On 11/04/26 2:25 pm, Barry Song wrote:
> On Fri, Apr 10, 2026 at 6:32 PM Dev Jain <dev.jain@xxxxxxx> wrote:
>>
>> Simplify the code by refactoring the folio_test_hugetlb() branch into
>> a new function.
>>
>> No functional change is intended.
>>
>> Signed-off-by: Dev Jain <dev.jain@xxxxxxx>
>> ---
>> mm/rmap.c | 116 +++++++++++++++++++++++++++++++-----------------------
>> 1 file changed, 67 insertions(+), 49 deletions(-)
>>
>> diff --git a/mm/rmap.c b/mm/rmap.c
>> index 62a8c912fd788..a9c43e2f6e695 100644
>> --- a/mm/rmap.c
>> +++ b/mm/rmap.c
>> @@ -1978,6 +1978,67 @@ static inline unsigned int folio_unmap_pte_batch(struct folio *folio,
>> FPB_RESPECT_WRITE | FPB_RESPECT_SOFT_DIRTY);
>> }
>>
>> +static inline bool unmap_hugetlb_folio(struct vm_area_struct *vma,
>> + struct folio *folio, struct page_vma_mapped_walk *pvmw,
>> + struct page *page, enum ttu_flags flags, pte_t *pteval,
>> + struct mmu_notifier_range *range, bool *walk_done)
>> +{
>
> Can we add a comment before the function explaining what
> the return value means?

Yes I can add that.


>
>> + /*
>> + * The try_to_unmap() is only passed a hugetlb page
>> + * in the case where the hugetlb page is poisoned.
>> + */
>> + VM_WARN_ON_PAGE(!PageHWPoison(page), page);
>> + /*
>> + * huge_pmd_unshare may unmap an entire PMD page.
>> + * There is no way of knowing exactly which PMDs may
>> + * be cached for this mm, so we must flush them all.
>> + * start/end were already adjusted above to cover this
>> + * range.
>> + */
>> + flush_cache_range(vma, range->start, range->end);
>> +
>> + /*
>> + * To call huge_pmd_unshare, i_mmap_rwsem must be
>> + * held in write mode. Caller needs to explicitly
>> + * do this outside rmap routines.
>> + *
>> + * We also must hold hugetlb vma_lock in write mode.
>> + * Lock order dictates acquiring vma_lock BEFORE
>> + * i_mmap_rwsem. We can only try lock here and fail
>> + * if unsuccessful.
>> + */
>> + if (!folio_test_anon(folio)) {
>> + struct mmu_gather tlb;
>> +
>> + VM_WARN_ON(!(flags & TTU_RMAP_LOCKED));
>> + if (!hugetlb_vma_trylock_write(vma)) {
>> + *walk_done = true;
>> + return false;
>> + }
>> +
>
> Sometimes I feel walk_done is misleading, since walk_done with
> ret = false actually means walk_abort.

I'll rename this to exit_walk, so it doesn't collide with
the label names.

>
> So another option is to make this function return a tristate:
> WALK_DONE, WALK_ABORT, WALK_CONT. Then we could drop the
> walk_done argument entirely.

I thought a lot about how to refactor try_to_unmap_one() as
a whole, and couldn't come up with a good solution.

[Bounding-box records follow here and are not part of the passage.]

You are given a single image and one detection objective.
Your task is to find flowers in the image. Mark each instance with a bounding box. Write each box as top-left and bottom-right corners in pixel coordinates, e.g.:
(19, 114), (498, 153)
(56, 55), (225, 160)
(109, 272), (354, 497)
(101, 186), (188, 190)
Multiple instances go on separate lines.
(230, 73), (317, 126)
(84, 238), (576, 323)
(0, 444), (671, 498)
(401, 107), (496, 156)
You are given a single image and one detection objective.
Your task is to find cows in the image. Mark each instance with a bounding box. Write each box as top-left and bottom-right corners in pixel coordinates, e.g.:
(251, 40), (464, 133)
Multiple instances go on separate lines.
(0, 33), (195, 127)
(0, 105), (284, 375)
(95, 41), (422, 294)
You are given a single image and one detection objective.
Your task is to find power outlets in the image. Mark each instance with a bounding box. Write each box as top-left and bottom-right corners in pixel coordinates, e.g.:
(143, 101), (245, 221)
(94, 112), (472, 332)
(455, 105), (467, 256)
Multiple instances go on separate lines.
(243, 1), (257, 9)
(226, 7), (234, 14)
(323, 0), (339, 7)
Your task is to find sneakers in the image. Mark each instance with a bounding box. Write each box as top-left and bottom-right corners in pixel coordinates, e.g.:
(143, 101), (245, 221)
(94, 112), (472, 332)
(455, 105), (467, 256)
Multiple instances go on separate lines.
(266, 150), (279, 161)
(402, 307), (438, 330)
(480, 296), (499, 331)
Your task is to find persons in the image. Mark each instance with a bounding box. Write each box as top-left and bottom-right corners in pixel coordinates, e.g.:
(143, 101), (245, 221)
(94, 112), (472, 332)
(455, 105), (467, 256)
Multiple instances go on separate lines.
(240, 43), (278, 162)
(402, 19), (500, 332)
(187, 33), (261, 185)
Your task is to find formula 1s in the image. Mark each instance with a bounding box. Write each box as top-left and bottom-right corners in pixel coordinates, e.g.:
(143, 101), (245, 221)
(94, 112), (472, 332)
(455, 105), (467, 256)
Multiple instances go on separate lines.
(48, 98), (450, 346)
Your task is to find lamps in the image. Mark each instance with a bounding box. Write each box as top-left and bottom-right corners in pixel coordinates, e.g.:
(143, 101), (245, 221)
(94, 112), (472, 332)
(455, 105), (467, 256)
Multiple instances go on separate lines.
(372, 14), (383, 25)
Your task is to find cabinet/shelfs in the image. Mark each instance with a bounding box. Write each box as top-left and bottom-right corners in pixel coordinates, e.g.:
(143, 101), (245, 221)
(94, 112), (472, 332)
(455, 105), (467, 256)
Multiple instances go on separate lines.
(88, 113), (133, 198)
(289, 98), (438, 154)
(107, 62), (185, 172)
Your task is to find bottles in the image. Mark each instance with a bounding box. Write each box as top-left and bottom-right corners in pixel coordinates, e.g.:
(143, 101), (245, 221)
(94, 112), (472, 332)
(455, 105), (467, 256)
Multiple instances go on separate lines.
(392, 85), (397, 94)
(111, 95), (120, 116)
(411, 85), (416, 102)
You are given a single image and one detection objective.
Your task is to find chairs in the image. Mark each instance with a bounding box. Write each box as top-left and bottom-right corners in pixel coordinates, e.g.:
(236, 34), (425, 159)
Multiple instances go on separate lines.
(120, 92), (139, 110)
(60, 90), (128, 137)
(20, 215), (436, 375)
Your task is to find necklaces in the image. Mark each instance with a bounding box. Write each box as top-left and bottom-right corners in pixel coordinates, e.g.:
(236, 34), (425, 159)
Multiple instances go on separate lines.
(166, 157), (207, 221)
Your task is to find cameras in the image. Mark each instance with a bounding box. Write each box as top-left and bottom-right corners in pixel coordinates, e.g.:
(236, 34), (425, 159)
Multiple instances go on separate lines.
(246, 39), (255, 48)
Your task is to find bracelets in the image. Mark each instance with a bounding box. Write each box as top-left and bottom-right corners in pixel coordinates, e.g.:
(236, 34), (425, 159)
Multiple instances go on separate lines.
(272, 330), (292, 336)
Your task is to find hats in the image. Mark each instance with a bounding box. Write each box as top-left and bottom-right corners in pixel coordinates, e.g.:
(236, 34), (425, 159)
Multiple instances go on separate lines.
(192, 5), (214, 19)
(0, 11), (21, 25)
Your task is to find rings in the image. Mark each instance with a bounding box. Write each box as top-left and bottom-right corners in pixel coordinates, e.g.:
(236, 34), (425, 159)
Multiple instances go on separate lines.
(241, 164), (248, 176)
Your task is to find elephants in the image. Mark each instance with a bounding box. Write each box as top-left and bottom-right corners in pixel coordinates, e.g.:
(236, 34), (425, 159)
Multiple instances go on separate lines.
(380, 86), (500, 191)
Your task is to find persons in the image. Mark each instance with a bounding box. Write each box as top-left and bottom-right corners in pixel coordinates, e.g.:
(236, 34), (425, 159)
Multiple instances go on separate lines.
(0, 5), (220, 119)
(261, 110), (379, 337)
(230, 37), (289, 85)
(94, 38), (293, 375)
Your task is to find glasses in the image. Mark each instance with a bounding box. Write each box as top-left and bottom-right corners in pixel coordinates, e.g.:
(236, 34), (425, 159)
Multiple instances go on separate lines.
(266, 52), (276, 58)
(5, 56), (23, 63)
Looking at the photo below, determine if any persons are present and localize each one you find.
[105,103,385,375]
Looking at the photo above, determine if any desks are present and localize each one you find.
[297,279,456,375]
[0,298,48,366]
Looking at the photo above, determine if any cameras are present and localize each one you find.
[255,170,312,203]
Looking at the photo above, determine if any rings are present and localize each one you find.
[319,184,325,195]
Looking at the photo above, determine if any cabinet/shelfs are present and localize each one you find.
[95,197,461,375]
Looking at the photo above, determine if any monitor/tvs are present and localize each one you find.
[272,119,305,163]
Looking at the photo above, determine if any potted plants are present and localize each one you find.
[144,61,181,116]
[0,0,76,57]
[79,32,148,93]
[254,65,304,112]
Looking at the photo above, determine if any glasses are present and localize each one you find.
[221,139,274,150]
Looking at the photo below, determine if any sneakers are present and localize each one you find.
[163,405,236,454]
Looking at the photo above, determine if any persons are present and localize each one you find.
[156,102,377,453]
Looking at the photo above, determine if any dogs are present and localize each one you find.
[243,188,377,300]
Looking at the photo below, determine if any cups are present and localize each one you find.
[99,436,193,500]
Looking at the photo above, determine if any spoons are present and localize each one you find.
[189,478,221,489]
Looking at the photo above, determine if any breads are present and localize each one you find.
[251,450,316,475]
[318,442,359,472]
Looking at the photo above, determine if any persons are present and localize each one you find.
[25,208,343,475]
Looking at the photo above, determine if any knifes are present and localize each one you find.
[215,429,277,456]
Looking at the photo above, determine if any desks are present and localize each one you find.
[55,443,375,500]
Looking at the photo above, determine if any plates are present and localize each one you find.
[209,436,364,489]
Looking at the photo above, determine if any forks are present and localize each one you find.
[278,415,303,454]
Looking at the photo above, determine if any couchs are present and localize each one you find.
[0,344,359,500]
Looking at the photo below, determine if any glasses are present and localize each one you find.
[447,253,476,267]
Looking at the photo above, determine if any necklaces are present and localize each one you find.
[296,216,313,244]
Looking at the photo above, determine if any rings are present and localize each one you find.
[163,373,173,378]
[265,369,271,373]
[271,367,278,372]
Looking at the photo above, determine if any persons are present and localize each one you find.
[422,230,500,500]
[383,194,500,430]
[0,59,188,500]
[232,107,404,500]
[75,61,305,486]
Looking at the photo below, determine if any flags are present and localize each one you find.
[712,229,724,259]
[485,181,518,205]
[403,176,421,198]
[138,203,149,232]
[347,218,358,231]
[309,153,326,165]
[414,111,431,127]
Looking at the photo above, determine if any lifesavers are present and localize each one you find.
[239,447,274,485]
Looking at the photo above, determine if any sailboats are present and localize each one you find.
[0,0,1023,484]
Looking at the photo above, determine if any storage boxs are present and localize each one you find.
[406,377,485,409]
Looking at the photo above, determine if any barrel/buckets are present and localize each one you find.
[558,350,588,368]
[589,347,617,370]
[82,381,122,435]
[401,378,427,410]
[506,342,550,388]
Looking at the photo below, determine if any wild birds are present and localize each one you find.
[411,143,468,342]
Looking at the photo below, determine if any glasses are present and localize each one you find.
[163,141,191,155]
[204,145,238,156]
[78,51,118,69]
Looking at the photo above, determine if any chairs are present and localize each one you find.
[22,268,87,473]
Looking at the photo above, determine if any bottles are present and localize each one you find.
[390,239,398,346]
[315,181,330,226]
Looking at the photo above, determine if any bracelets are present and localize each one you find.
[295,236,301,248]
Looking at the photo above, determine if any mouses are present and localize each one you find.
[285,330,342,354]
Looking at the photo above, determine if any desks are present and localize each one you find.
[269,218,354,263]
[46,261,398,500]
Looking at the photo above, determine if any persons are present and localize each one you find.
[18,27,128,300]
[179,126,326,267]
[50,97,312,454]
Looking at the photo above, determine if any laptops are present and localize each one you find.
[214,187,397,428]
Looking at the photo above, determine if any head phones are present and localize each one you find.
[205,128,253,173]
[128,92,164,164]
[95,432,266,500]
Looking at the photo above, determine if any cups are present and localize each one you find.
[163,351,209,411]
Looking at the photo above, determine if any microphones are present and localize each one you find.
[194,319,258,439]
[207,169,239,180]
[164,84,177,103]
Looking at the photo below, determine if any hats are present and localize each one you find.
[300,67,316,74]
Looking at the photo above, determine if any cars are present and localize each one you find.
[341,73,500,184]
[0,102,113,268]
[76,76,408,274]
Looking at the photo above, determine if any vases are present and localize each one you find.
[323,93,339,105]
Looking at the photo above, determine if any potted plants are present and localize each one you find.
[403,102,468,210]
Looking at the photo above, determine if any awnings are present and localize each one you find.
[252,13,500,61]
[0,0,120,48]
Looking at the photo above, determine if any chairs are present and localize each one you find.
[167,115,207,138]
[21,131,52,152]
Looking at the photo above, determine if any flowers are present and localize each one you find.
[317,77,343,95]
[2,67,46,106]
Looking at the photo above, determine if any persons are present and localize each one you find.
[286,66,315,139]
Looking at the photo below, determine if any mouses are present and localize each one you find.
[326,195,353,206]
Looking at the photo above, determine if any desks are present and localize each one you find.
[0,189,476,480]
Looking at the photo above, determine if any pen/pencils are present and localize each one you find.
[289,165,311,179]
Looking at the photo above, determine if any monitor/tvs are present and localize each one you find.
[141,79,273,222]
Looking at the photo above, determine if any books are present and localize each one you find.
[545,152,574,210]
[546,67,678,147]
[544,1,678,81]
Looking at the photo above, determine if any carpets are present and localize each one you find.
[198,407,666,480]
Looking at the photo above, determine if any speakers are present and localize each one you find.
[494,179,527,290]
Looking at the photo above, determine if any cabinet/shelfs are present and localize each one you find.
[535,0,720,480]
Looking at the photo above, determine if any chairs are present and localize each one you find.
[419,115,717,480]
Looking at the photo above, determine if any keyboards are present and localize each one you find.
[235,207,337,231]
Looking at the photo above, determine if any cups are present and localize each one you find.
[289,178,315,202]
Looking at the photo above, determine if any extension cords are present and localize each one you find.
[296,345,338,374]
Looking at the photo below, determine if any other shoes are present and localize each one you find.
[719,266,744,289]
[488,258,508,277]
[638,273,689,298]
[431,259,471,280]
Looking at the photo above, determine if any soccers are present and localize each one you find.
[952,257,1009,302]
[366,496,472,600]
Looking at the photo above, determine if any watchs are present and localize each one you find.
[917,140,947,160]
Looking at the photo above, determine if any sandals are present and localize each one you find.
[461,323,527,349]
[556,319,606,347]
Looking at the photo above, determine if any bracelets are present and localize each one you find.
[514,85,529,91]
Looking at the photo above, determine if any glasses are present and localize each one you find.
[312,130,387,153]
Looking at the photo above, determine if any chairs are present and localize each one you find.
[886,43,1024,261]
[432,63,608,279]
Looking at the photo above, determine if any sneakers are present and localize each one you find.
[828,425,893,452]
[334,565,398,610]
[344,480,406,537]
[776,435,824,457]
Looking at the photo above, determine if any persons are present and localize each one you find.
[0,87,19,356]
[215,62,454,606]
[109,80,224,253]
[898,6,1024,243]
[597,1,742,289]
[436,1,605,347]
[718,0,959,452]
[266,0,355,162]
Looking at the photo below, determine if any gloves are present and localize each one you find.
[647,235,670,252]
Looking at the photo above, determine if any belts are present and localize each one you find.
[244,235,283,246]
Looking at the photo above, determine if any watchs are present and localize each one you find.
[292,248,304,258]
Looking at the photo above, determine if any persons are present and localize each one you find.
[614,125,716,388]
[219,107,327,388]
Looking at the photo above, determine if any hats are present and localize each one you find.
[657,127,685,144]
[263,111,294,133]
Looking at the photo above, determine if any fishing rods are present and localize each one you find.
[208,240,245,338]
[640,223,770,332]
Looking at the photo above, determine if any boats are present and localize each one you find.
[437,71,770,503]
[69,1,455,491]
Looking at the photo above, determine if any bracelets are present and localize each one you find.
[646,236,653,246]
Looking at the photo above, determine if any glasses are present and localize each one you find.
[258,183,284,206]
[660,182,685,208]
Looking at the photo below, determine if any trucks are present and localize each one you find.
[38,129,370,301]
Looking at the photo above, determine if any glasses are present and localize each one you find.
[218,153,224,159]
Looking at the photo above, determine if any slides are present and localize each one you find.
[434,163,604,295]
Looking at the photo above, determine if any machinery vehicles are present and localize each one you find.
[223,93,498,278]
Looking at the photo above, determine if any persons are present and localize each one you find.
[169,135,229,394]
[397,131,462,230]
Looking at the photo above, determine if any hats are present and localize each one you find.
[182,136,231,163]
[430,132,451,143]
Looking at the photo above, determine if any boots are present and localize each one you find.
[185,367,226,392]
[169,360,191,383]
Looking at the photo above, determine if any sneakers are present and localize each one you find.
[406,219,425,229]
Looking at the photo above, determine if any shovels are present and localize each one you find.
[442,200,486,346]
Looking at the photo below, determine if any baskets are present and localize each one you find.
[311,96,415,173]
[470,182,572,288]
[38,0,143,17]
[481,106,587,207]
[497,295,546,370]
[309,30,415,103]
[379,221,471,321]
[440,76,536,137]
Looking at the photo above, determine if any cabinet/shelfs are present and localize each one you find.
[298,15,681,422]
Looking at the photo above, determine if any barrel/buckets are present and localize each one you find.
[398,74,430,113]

There are these conditions:

1. ret = false => page_vma_mapped_walk_done(), break
2. ret not decided, "continue"
3. ret = true
a) exit the while loop naturally
b) exit prematurely -> page_vma_mapped_walk_done(), break

I had thought about the refactoring method to have an enum for
all conditions. So we can refactor bits of code, return an
enum, but we will still retain ugliness like

if (ret == WALK_DONE)
goto walk_done;
if (ret == WALK_ABORT)
goto walk_abort;
if (ret == WALK_CONTINUE)
continue;

This seemed more of a forced-refactoring to me, IMHO doesn't
reduce the complexity of the function at all.

I don't have a clever solution to get rid of all the label
jumping, so I refactored what I could.

>
> Thanks
> Barry